Next, on page 7 Applicant further argues “Moreover, the technical solution of Wang's disclosure first collects wakeup word in an offline state, then sequentially performs frame processing, extracts feature parameters, conducts clustering on the feature parameters, establishes the observation states of the Hidden Markov Model, adjusts the parameters of the Hidden Markov Model through an algorithm to maximize P(σ'|)), compares P(σ'|)) with the confidence threshold to determine whether the wakeup word is recognized. Therefore, Wang does not disclose operations such as filtering and pre-emphasis before frame processing of the data. Nor does Wang disclose steps such as windowing, content extraction, and calculation after frame processing of the data. Therefore, Wang does not disclose the specific operating method for generating the effective sound segments of the original voice signal in this application, and he even less able to provide technical inspiration for these operations. In addition, there is no evidence to indicate that the specific steps of the operating method for generating the effective sound segments of the original voice signal in this application belong to conventional technical means.” 
In response, the examiner respectfully disagrees. Wang discloses filtering an interference signal in the decoded data to generate filtered data because Wang discloses separating, i.e. filtering, signals other than from the desired source by blind source separation processing, [0083]. Wang implies, or at least suggests performing pre-emphasis processing on the filtered data to generate pre-emphasis data because the computation of MFCCs especially in conjunction with an HMM recognizer implies, or at least suggests pre-emphasis, [0107]-[0111]). The claimed “windowing” each of the frames of the data to generate windowing data is implicit in the MFCC computation of Wang, [0107], [0111]), as is the extracting effective contents in the windowing data based on the improved endpoint detection algorithm, since the frequency spectrum of the window for a frame containing speech is implicit in MFCC computation, [0107], [0111]), and calculating the effective contents based on a Mel-frequency cepstrum coefficient feature extraction algorithm to generate the effective sound segment of the original voice signal, since the MFCCs themselves are computing by taking a DCT of Mel log powers, resulting in Mel cepstral coefficients, [0107], [0111]. Moreover, it would have been obvious to one of ordinary skill in the art before the effective filing date of the claimed invention to modify the invention of Wang by performing pre-emphasis processing on the filtered data to generate pre-emphasis data; framing the pre-emphasis data to generate frames of data; windowing each of the frames of the data to generate windowing data; extracting effective contents in the windowing data based on the improved endpoint detection algorithm; and calculating the effective contents based on a Mel-frequency cepstrum coefficient feature extraction algorithm to generate the effective sound segment of the original voice signal in order to address the well known problems with HMM based recognizers identified by Wang ([0101]-[0104]) by using a feature (MFCC) offering well known robust solutions. 
The arguments on pages 7-8 regarding Zwyssig, Junqua, Sakhnov, and Paul, as well as dependent claims 4-10 are similar to those addressed above, and are not persuasive for similar reasons.

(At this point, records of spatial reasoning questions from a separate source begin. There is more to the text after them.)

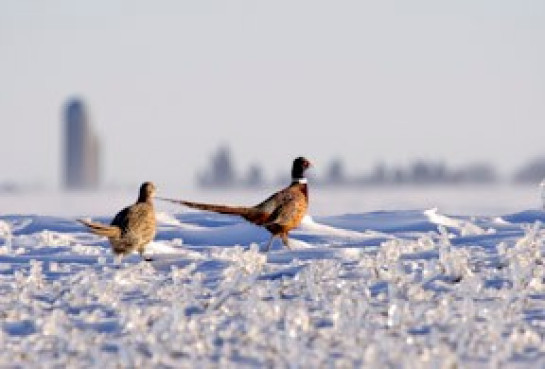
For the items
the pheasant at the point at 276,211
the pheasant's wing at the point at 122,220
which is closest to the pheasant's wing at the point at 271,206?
the pheasant at the point at 276,211

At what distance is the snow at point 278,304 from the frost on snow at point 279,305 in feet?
0.05

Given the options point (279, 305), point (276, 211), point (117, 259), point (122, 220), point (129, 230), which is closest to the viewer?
point (279, 305)

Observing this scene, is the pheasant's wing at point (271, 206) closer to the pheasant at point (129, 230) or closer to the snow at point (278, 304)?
the snow at point (278, 304)

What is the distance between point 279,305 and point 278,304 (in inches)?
2.2

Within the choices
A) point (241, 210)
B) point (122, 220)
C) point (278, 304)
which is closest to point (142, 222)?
point (122, 220)

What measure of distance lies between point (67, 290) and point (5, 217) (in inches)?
261

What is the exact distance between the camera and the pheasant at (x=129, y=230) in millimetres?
12039

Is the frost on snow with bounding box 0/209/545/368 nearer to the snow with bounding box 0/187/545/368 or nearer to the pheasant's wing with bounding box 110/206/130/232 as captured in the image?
the snow with bounding box 0/187/545/368

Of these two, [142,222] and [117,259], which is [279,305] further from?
[142,222]

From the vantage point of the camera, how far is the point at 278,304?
8.89 meters

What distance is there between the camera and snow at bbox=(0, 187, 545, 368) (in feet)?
25.0

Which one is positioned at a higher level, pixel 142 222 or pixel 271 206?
pixel 271 206

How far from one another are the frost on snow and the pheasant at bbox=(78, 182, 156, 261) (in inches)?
7.8

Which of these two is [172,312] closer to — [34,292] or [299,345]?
[299,345]
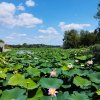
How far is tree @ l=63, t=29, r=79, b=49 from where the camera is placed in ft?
236

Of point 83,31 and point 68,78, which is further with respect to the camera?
point 83,31

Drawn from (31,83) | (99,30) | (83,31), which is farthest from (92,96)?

Claim Rejections - 35 USC § 103
In the event the determination of the status of the application as subject to AIA  35 U.S.C. 102 and 103 (or as subject to pre-AIA  35 U.S.C. 102 and 103) is incorrect, any correction of the statutory basis for the rejection will not be considered a new ground of rejection if the prior art relied upon, and the rationale supporting the rejection, would be the same under either status.  
The following is a quotation of 35 U.S.C. 103 which forms the basis for all obviousness rejections set forth in this Office action:
A patent for a claimed invention may not be obtained, notwithstanding that the claimed invention is not identically disclosed as set forth in section 102 of this title, if the differences between the claimed invention and the prior art are such that the claimed invention as a whole would have been obvious before the effective filing date of the claimed invention to a person having ordinary skill in the art to which the claimed invention pertains.  Patentability shall not be negated by the manner in which the invention was made.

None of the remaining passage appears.